WORK INSTRUCTIONS —
Reproduce the following material word for word, omitting the pictures from your reply.

WORKING DATA —
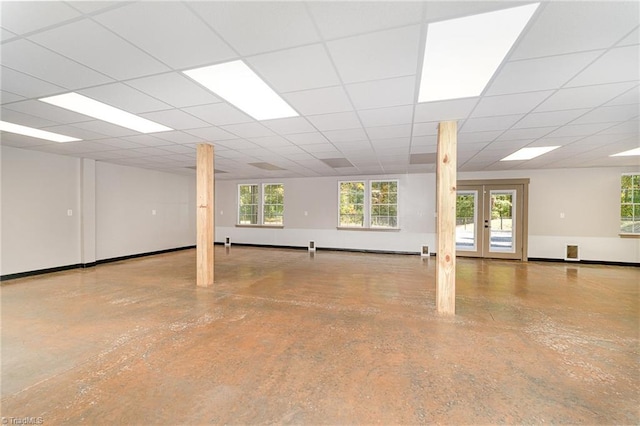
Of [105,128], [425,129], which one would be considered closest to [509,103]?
[425,129]

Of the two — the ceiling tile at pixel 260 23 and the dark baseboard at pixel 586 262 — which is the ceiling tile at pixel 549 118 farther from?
the dark baseboard at pixel 586 262

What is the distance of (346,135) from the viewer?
166 inches

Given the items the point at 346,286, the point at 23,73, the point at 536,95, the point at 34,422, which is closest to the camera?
the point at 34,422

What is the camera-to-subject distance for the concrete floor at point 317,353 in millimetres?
1779

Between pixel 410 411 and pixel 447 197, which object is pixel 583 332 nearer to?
pixel 447 197

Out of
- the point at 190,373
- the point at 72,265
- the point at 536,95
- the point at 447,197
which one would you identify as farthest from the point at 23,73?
the point at 72,265

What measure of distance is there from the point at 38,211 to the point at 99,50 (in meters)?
5.46

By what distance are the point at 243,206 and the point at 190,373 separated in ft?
27.3

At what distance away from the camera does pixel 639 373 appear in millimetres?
2191

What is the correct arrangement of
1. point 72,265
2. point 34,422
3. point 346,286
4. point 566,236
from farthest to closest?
point 566,236, point 72,265, point 346,286, point 34,422

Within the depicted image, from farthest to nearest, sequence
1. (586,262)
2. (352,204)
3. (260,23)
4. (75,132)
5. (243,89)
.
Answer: (352,204), (586,262), (75,132), (243,89), (260,23)

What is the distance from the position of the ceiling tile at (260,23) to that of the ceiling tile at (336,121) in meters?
1.45

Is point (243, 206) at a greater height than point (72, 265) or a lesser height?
greater

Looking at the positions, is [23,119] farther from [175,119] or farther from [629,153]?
[629,153]
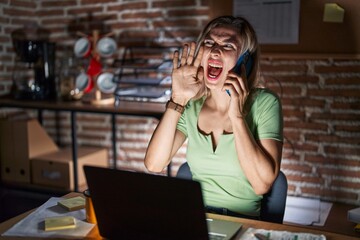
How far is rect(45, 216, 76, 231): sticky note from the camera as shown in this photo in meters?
1.28

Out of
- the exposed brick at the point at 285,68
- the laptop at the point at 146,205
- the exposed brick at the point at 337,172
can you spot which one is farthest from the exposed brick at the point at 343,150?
the laptop at the point at 146,205

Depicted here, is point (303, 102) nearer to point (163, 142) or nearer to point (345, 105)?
point (345, 105)

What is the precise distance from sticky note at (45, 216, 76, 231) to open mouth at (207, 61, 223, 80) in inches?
30.4

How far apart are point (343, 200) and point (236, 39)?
59.3 inches

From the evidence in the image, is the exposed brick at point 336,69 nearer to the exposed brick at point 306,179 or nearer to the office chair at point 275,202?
the exposed brick at point 306,179

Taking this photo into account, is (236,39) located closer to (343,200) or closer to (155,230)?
(155,230)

FULL OUTPUT —
Of [105,128], [425,129], which one would be considered closest to [509,103]?
[425,129]

Of the two — the ceiling tile at pixel 260 23 and the dark baseboard at pixel 586 262 — which is the ceiling tile at pixel 549 118 farther from?
the dark baseboard at pixel 586 262

What is the distance of (346,135) from the viewer?
166 inches

Given the items the point at 346,286, the point at 23,73, the point at 536,95, the point at 34,422, which is closest to the camera?
the point at 34,422

What is the camera-to-subject distance for the concrete floor at point 317,353 in millimetres?
1779

Between pixel 410 411 and pixel 447 197, which object is pixel 583 332 nearer to?
pixel 447 197

Out of
- the point at 190,373
- the point at 72,265
- the point at 536,95
- the point at 447,197
which one would you identify as farthest from the point at 23,73?
the point at 72,265

What measure of distance is there from the point at 38,211 to the point at 99,50 (in meters)?
5.46

By what distance are the point at 243,206 and the point at 190,373 separated in ft?
27.3

At what distance away from the camera does pixel 639 373 appear in millimetres?
2191

What is the correct arrangement of
1. point 72,265
2. point 34,422
3. point 346,286
4. point 566,236
from farthest to closest?
point 566,236, point 72,265, point 346,286, point 34,422

Within the depicted image, from farthest to nearest, sequence
1. (586,262)
2. (352,204)
3. (260,23)
4. (75,132)
5. (243,89)
.
Answer: (352,204), (586,262), (75,132), (243,89), (260,23)

What is the distance from the position of the ceiling tile at (260,23) to that of the ceiling tile at (336,121) in meters?
1.45

Is point (243, 206) at a greater height than point (72, 265) or a lesser height?
greater

Looking at the positions, is [23,119] farther from [175,119] or farther from [629,153]?
[629,153]
How far is rect(45, 216, 76, 231): sticky note from the camera as shown in this photo in meters?
1.28

Out of
- the exposed brick at the point at 285,68
- the laptop at the point at 146,205
- the exposed brick at the point at 337,172
can you spot which one is farthest from the exposed brick at the point at 343,150?
the laptop at the point at 146,205

Depicted here, is point (303, 102) nearer to point (163, 142) or nearer to point (345, 105)?
point (345, 105)

What is the precise distance from sticky note at (45, 216, 76, 231) to open mouth at (207, 61, 223, 80) in inches?
30.4

How far apart are point (343, 200) and point (236, 39)?
59.3 inches

From the evidence in the image, is the exposed brick at point 336,69 nearer to the exposed brick at point 306,179 or nearer to the office chair at point 275,202?
the exposed brick at point 306,179

Taking this photo into account, is (236,39) located closer to (343,200) or closer to (155,230)?
(155,230)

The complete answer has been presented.